An Adventure In Hostile Code Analysis: Disassembly
Last updated
Last updated
We used IDA to disassemble both trojan components.
The first part is small and trivial to analyze. It displays a message box saying “Error on line 25: invalid object” and, when the user clicks OK, connects to http://view-greetings-yahoo.com to download sysman32.exe into the system directory. It then creates a registry key in the well known Software\Microsoft\Windows\CurrentVersion\Run registry branch to run at the next reboot. You can find the full analysis of Part 1 here as an IDA 4.5 database or a text listing.
The main trojan executable was more challenging and interesting because
it was compiled using Microsoft Visual C++ and packed with PEPACK executable compressor.
it heavily used the COM interface to interact with the browser windows. COM Interface interactions are notoriously hard to analyze especially when you deal hostile which must be analyzed statically.

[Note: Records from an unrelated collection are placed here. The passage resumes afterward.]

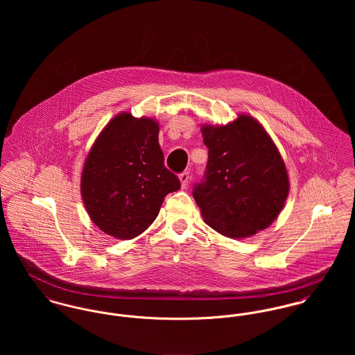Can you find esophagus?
Returning a JSON list of instances; mask_svg holds the SVG:
<instances>
[{
	"label": "esophagus",
	"instance_id": "esophagus-1",
	"mask_svg": "<svg viewBox=\"0 0 355 355\" xmlns=\"http://www.w3.org/2000/svg\"><path fill=\"white\" fill-rule=\"evenodd\" d=\"M179 179H180V183H182V187L186 189L190 183V172L189 171H184L179 175Z\"/></svg>",
	"mask_w": 355,
	"mask_h": 355
}]
</instances>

its code was filled with indirect calls that made a raw analysis difficult to comprehend.
We used proprietary in-house tools to handle the unpacking and analyze the COM interface calls. The Part 2 IDA 4.5 database and a text listing are available.
Here is a sample of the raw code:
and here is how it looks after analysis:
The trojan uses the COM interface to get information from all open browser windows. To get a pointer to the IShellWindows object which represents all browser windows it calls CoCreateInstance with the class id value for IShellWindows: {9BA05972-F6A8-11CF-A44200A0C90A8F39}
The algorithm that steals the web browser information is as follows
For each browser window
get the window
document using IWebBrowser2::get_Document() get the window title using IHTMLDocument2::get_title() convert the title from unicode to ascii and look for the substrings “e-gold Account Access”, “PayPal – Log In”, “- Sign”
If the window title contains any of them, then:
get the collection of all document frames using IHTMLDocument2::get_frames() get the number of document frames using IHTMLFramesCollection2::get_length()
for each document frame:
get html element collection using IHTMLDocument2::get_all() get the number of elements using IHTMLElementCollection::get_length()
for each HTML element:
get its value using IHTMLElement::getAttribute() with attribute name = “Value” if getAtribute() succeeds, then store the value of the HTML element in the output buffer.
That is how the gets the values of all input fields, checkboxes and other input controls on the web page.
The most time consuming but essential phase of the analysis is finding out the object and function names from their magic class IDs. While the object names have to be defined manually, the function names can be recovered by the IDA type system. The type library vc6winr.til contains information about common windows object virtual tables (vtbls). In order to replace call [ebx+8] with something nice like call [ebx+IShellWindows.Item] we add the corresponding virtual table definition from the type library to the database and then use the “structure offset” command to convert the number into a nice function name. The virtual tables usually have a class name postfix with “Vtbl”. For example, the virtual table for the IShellWindows class is IShellWindowsVtbl. In practice, we have automated this procedure with a plugin. What can’t be yet automated is the “structure offset” command since IDA doesn’t trace the data flow in programs. The user must still locate the call [ebx+N] instructions and convert them to a meaningful representation.
NOTE: in general all COM objects are retrieved by their class ids. We won’t give the class ids for the all the objects but all of them are retrieved by supplying a class id.